Reece nodded. “I assume this is about Coach’s daughter, so I’ll try to be specific.”
At Reece’s ridiculous nickname for Avery, Mase’s head jerked up and his intense blue gaze locked on me. “You’re fucking Coach’s daughter?”
Reece held up a finger. “Nope. You had your chance. I’m talking now.”
Mase snorted and went back to his phone, but his thumbs stopped moving on whatever game he was playing.
“Rule number one is to never get emotionally involved with someone you aren’t willing to go to the mat for. Rule number two is never get emotionally involved with someone who isn’t equally fucked up. Rule number three?—”
“Maybe it would be easier to just not get emotionally involved,” Mase interrupted.
Reece scowled. “That was rule number three. Thanks for stealing my thunder, asshole.”
Mase saluted him and stood, shoving his phone in his pocket. “Glad to help. We ready to go?”
Yep, should’ve held out for Gavin. Or Eva. She’d been inserting herself in her friends’ love lives for years. Neither of these assholes knew what to do with a girlfriend. Not that Avery wanted to be my girlfriend, but I’d settle for a hint of emotional investment.
Reece pushed through the door first, and Mase stopped long enough to send me a pointed look. “Take away her power.”
I shook my head and followed them to the car. Mase took the backseat, put in his earbuds, and stared out the window. Which left me the front seat and Reece’s questionable advice. He argued for the benefits of one and done the entire way home. Next time, I’d drive myself.
Henry met us as we came in, wiggling her tail, then ran straight for the back door, feet slapping the tile. Without Eva here, we didn’t have to trudge through the gate, so she had to wait for us to open the door for her. She’d been outside a lot lately, but as long as she was happy, I wasn’t going to limit her backyard time. I’d make sure to tell Eva when she got back though. Right after I asked her about Avery.
Mase disappeared down the stairs, and Reece and I shared a worried look. He was always worse around Christmas. We had another week before the holiday, but I wasn’t going to be the one to bring it up.
“Hey, baby girl,” Reece crooned at Henry, pulling strawberries out of the fridge. She quacked at him, then went back to staring a hole in the glass.
I chuckled and let her out, setting my gear on the back porch. “Looks like you’ve lost favor.”
Reece grunted, then joined me with his bag. “She’ll be back. Toss Mase’s stuff too. Eva will be back tomorrow, so we need to air this place out.”
Mase had gotten lazy about leaving his gear next to the front door, but Reece was right. Eva would make our lives hell if she came back and the living room smelled like hockey ass. She’d probably also give me bad advice on purpose.
I heaved Mase’s gear onto the porch and watched Henry chitter at the back fence. “What are you up to, silly duck?”
She ignored me, so I went back inside in time to catch the package of Pop-Tarts Reece threw at my head. He leaned against the counter with his ankles crossed and his mouth full.
“Kelly specifically told you to stop with the junk food,” I reminded him.
He swallowed and pointed the half-eaten pastry at me. “Look, the only time I’m going to listen to someone telling me what to eat is if they’re naked and covered in peanut butter.”
I pinched the bridge of my nose and set the foil packet on the kitchen table. “Our nutritionist is not part of the menu.”

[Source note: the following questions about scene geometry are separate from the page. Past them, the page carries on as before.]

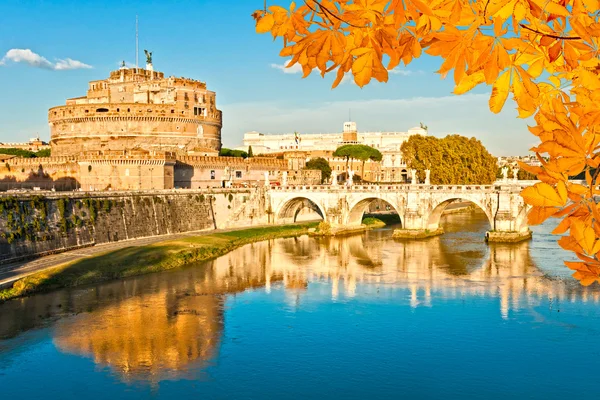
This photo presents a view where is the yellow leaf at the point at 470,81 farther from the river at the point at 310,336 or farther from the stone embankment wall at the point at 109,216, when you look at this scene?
the stone embankment wall at the point at 109,216

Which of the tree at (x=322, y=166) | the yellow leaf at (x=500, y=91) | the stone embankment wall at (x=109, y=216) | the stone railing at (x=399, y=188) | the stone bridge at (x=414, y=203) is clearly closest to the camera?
the yellow leaf at (x=500, y=91)

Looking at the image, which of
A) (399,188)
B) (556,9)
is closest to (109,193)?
(399,188)

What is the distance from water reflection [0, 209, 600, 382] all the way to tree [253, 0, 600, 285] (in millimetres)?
15455

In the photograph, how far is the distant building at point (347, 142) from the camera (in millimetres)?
87688

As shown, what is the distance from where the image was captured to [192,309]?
23.1 m

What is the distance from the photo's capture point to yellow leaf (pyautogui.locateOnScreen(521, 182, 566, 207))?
2.29 meters

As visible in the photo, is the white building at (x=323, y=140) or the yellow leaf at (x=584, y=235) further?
the white building at (x=323, y=140)

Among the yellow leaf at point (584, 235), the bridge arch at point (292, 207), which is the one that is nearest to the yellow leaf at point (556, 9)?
the yellow leaf at point (584, 235)

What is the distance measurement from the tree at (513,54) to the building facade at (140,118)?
180 feet

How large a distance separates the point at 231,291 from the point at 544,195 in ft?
81.5

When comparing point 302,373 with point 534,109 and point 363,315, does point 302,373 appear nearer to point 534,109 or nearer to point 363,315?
point 363,315

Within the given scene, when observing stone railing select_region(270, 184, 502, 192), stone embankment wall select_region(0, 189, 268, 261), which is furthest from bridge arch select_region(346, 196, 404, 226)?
stone embankment wall select_region(0, 189, 268, 261)

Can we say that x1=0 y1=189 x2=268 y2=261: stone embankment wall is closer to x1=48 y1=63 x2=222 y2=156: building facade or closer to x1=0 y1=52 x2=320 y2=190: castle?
x1=0 y1=52 x2=320 y2=190: castle

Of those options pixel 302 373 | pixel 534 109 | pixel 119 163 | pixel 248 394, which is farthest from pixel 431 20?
pixel 119 163
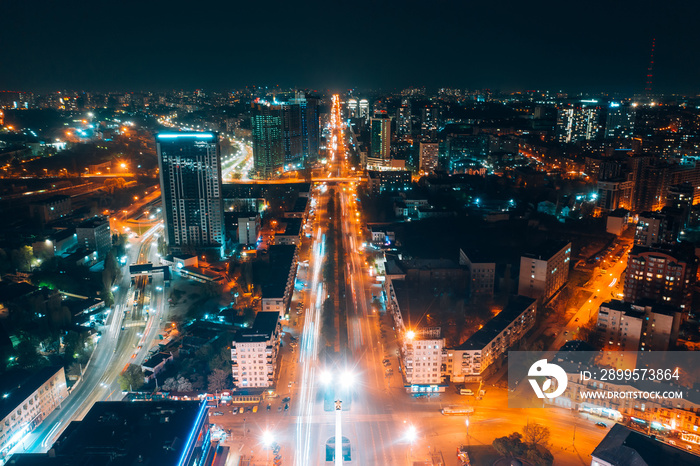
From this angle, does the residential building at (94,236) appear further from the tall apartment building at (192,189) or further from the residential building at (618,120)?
the residential building at (618,120)

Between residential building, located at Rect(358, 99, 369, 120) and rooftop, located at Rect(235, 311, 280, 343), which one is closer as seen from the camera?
rooftop, located at Rect(235, 311, 280, 343)

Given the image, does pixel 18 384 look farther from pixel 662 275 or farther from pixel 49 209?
pixel 662 275

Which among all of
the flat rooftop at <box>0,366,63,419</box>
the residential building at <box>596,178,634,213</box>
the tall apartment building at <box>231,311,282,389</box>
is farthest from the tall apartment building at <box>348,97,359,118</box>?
the flat rooftop at <box>0,366,63,419</box>

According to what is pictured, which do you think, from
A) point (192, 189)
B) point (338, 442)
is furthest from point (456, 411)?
point (192, 189)

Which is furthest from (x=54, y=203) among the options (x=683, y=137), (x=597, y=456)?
(x=683, y=137)

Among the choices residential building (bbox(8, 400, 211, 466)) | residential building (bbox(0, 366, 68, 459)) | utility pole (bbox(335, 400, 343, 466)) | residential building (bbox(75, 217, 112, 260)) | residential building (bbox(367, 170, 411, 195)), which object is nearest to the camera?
residential building (bbox(8, 400, 211, 466))

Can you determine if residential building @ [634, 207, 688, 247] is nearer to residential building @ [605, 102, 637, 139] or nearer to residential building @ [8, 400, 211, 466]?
residential building @ [8, 400, 211, 466]

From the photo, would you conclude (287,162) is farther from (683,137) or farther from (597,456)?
(597,456)
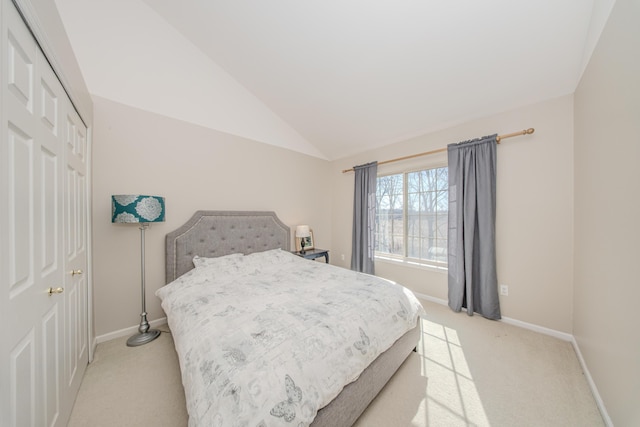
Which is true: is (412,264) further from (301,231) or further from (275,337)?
(275,337)

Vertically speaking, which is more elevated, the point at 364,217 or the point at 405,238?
the point at 364,217

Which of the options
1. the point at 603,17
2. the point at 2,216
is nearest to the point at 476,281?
the point at 603,17

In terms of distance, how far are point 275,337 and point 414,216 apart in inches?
112

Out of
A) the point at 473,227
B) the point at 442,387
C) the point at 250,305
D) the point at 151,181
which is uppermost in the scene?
the point at 151,181

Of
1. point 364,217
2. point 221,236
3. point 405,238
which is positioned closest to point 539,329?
point 405,238

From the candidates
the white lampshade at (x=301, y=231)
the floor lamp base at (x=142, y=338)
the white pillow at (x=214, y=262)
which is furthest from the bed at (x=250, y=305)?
the floor lamp base at (x=142, y=338)

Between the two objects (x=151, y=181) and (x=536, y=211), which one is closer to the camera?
(x=536, y=211)

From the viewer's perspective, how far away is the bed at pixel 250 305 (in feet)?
3.02

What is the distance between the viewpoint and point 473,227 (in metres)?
2.61

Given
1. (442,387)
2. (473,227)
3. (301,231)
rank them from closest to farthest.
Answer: (442,387) < (473,227) < (301,231)

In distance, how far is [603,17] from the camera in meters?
1.44

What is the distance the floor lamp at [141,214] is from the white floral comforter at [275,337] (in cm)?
50

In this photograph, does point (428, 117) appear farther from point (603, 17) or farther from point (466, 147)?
point (603, 17)

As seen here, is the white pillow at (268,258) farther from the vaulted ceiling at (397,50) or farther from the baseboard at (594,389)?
the baseboard at (594,389)
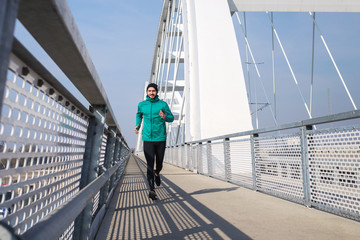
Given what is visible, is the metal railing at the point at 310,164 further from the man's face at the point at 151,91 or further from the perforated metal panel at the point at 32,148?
the perforated metal panel at the point at 32,148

Reece very carefully didn’t say anything.
I groaned. “Don’t tell me you banged the nutritionist.”
He grinned. “Okay.”
“Dammit Reece, she’s a professional. She works for the school. Don’t you have any boundaries?”
His grin dimmed a little. “Guess not. What time is Coach’s daughter coming over tonight again?”
“Her name is Avery.”
“Mhmm,” he agreed. “And you’re going to fuck her. Don’t lie to me. I saw the way you were looking at her today.”
“It’s not the same,” I growled.
“It is to me. Kelly had fun, and we’re still on good terms. Which of us is freaking out because his dick might ruin his future?”
I needed to change the subject before I did something I’d regret like take a swing at him. “Thanks for the advice. You heading out again tonight?”
Reece eyed me for a long beat, then set his food down. “Yeah, party at Kappa. I thought I’d drag Mase along, give you plenty of time to study.”
“It’s working, you know,” I said quietly.
Instantly, the tension drained from his stance. “I’m glad, man.” He leaned back to stare at the ceiling and sighed. “Sorry for being a prick.”
“Everything okay?”
“Yeah, just feeling restless.” With a dry laugh, he met my gaze again. “Nothing some time with the lovely ladies at Kappa house won’t fix. I’m going to take a nap before I head out. Let me know if you need me to hang after all. My offer to be your buffer still stands.”
Guilt hit me for ragging on him about Kelly. They were both adults, and Reece knew what he was doing. He didn’t need me to parent him, or worse, judge him.
I stopped him before he could leave the kitchen. “I’m sorry too. Who you sleep with is none of my business.”
Reece sent me a wicked grin. “No sleeping involved, but maybe think twice before you use treatment room four.”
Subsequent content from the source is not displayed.